[Records shown Boundary: Start]
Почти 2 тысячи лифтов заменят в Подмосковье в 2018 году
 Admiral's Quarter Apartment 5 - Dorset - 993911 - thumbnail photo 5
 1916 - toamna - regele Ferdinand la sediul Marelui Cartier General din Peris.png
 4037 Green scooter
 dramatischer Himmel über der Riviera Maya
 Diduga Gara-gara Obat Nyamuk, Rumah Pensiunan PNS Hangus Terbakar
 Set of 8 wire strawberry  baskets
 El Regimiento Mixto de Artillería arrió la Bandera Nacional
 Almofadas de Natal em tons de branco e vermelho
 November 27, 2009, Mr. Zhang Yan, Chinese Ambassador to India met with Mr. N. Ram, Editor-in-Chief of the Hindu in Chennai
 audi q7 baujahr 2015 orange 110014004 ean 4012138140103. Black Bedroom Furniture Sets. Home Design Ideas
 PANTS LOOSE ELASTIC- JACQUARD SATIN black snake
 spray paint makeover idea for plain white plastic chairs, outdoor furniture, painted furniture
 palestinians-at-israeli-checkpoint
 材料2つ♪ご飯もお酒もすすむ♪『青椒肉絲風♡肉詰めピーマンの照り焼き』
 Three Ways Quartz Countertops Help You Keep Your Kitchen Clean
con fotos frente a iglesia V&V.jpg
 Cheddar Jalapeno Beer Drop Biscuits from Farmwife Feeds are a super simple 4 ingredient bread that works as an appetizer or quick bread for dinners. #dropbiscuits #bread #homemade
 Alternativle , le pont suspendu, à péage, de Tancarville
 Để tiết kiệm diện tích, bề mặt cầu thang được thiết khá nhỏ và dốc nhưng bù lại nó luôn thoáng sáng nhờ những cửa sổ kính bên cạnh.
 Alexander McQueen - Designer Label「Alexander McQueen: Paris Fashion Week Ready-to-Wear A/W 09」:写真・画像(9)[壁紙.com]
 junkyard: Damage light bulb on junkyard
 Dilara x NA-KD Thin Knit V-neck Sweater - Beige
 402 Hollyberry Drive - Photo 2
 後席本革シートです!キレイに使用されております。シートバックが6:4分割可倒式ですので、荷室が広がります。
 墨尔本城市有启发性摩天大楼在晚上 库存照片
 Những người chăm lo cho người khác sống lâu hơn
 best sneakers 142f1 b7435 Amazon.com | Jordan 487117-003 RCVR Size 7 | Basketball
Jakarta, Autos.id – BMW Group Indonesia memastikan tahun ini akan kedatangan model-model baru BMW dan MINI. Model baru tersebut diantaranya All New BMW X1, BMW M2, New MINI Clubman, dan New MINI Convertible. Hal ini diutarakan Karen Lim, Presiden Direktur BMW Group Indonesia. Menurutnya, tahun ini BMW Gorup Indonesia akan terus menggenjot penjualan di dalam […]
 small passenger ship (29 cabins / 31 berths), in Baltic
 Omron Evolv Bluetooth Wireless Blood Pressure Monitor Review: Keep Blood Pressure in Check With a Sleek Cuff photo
[Records shown Boundary: End]
Copy out the data above, word for word.

Task result >>
Почти 2 тысячи лифтов заменят в Подмосковье в 2018 году
 Admiral's Quarter Apartment 5 - Dorset - 993911 - thumbnail photo 5
 1916 - toamna - regele Ferdinand la sediul Marelui Cartier General din Peris.png
 4037 Green scooter
 dramatischer Himmel über der Riviera Maya
 Diduga Gara-gara Obat Nyamuk, Rumah Pensiunan PNS Hangus Terbakar
 Set of 8 wire strawberry  baskets
 El Regimiento Mixto de Artillería arrió la Bandera Nacional
 Almofadas de Natal em tons de branco e vermelho
 November 27, 2009, Mr. Zhang Yan, Chinese Ambassador to India met with Mr. N. Ram, Editor-in-Chief of the Hindu in Chennai
 audi q7 baujahr 2015 orange 110014004 ean 4012138140103. Black Bedroom Furniture Sets. Home Design Ideas
 PANTS LOOSE ELASTIC- JACQUARD SATIN black snake
 spray paint makeover idea for plain white plastic chairs, outdoor furniture, painted furniture
 palestinians-at-israeli-checkpoint
 材料2つ♪ご飯もお酒もすすむ♪『青椒肉絲風♡肉詰めピーマンの照り焼き』
 Three Ways Quartz Countertops Help You Keep Your Kitchen Clean
con fotos frente a iglesia V&V.jpg
 Cheddar Jalapeno Beer Drop Biscuits from Farmwife Feeds are a super simple 4 ingredient bread that works as an appetizer or quick bread for dinners. #dropbiscuits #bread #homemade
 Alternativle , le pont suspendu, à péage, de Tancarville
 Để tiết kiệm diện tích, bề mặt cầu thang được thiết khá nhỏ và dốc nhưng bù lại nó luôn thoáng sáng nhờ những cửa sổ kính bên cạnh.
 Alexander McQueen - Designer Label「Alexander McQueen: Paris Fashion Week Ready-to-Wear A/W 09」:写真・画像(9)[壁紙.com]
 junkyard: Damage light bulb on junkyard
 Dilara x NA-KD Thin Knit V-neck Sweater - Beige
 402 Hollyberry Drive - Photo 2
 後席本革シートです!キレイに使用されております。シートバックが6:4分割可倒式ですので、荷室が広がります。
 墨尔本城市有启发性摩天大楼在晚上 库存照片
 Những người chăm lo cho người khác sống lâu hơn
 best sneakers 142f1 b7435 Amazon.com | Jordan 487117-003 RCVR Size 7 | Basketball
Jakarta, Autos.id – BMW Group Indonesia memastikan tahun ini akan kedatangan model-model baru BMW dan MINI. Model baru tersebut diantaranya All New BMW X1, BMW M2, New MINI Clubman, dan New MINI Convertible. Hal ini diutarakan Karen Lim, Presiden Direktur BMW Group Indonesia. Menurutnya, tahun ini BMW Gorup Indonesia akan terus menggenjot penjualan di dalam […]
 small passenger ship (29 cabins / 31 berths), in Baltic
 Omron Evolv Bluetooth Wireless Blood Pressure Monitor Review: Keep Blood Pressure in Check With a Sleek Cuff photo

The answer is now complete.